Two years ago when a hungry stray cat came to her doorstep, animal lover Judy Wahl started feeding it outside.
Now she's got a problem because she's moving to an apartment and doesn't know how the 11 outside cats she now feeds will survive.
Wahl said she adopted a cat on her doorstep three years ago and has another inside cat as well. She just fed the male cat that showed up two years ago outside because she didn't think a third cat would fit into her household.
But she said the cat was so sweet she didn't mind opening her garage and setting out food when the male showed up with a female. Then came the kittens a litter of four in March and another litter about six weeks ago.
"I just want to find homes for them," she said. "These cats are beautiful and they are all tame." She said the animals have never behaved like the feral cats that have plagued some homes in the city.
She said the cats stay on her property so they have not been a problem in the neighborhood. "I'm called the cat lady," Wahl said. "Nobody minds them because they don't bother anyone. This is their home. They stay here."
Wahl said she leaves her garage door open so they can get out of the weather. The cats also enjoy a heated water bowl and a heating pad in the garage.
Now she is worried because her ex-husband will be moving into the home at 13 Westwind Drive at the end of the year and he told her he wouldn't continue to feed the cats. She can only move her two inside cats, Maggie and Molly, to her apartment.
Wahl has named most of the cats Mama and Papa are the male and female that showed up first. The four males born in March are Shadow, Rascal, Brownie and Pixie. How about the five younger kittens? "I haven't named them yet, they're still timid," she said.
The Humane Society will not accept the cats because they are considered strays as long as they are outside cats, Wahl said. The cost to spay and neuter the animals at a veterinarian's office would be high $134 for each female and $96 for each male.
Stray cats have been a problem in the city for years. City council discussed the problem in September when resident Don Ratliff, of 34 Jefferson St., told council that feral cats had invaded his property.

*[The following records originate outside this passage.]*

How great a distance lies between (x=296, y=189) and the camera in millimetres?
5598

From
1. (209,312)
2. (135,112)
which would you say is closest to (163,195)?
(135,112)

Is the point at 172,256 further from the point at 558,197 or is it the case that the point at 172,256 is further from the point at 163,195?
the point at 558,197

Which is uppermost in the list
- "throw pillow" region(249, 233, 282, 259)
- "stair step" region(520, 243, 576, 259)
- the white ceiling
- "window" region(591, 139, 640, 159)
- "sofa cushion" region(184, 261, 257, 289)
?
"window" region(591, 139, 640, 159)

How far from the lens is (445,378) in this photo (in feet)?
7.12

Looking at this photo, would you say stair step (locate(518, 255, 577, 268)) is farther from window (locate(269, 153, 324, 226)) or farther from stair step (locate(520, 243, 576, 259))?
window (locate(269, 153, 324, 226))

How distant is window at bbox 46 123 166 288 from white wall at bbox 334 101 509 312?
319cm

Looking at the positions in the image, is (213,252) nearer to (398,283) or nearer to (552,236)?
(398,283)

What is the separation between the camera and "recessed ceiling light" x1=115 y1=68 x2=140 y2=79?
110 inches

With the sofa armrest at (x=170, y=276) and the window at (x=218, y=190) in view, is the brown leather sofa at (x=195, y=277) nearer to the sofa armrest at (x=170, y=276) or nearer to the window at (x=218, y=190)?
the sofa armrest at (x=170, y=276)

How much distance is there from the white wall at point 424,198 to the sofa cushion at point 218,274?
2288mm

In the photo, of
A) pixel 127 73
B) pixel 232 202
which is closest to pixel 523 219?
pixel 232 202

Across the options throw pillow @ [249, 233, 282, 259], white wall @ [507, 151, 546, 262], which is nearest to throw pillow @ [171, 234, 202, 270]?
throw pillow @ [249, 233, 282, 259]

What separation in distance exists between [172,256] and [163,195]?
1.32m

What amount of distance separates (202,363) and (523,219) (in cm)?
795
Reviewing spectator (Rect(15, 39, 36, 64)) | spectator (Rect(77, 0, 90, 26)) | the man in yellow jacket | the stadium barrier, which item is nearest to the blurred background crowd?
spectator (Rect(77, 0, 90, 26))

Councilman Robert Carleton, who had researched the issue, said at that meeting the best solution for stray cats is a trap, neuter and release (TNR) program. He said it takes from three to five years for a comprehensive program to handle the problem.
Mayor Sue Lesch said the city has researched the problem, but a solution could cost up to "six-digit figures."
"We just don't have the funds to do it," she said. " Everything we've looked at is so cost prohibitive."
Lesch said the city is trying to work with the Humane Society to find solutions for residents plagued by stray cats. "We hope to sit down sometime next year and see what options there are for people," she said.
After the September meeting, Lesch did mention a program called Neuter Scooter.
Neuter Scooter is a traveling program that brings veterinarians and supplies to communities and spays or neuters cats for $40 if paid in advance. The service charges $50 for walk-in clients. Cats should be at least four months old to be spayed or neutered.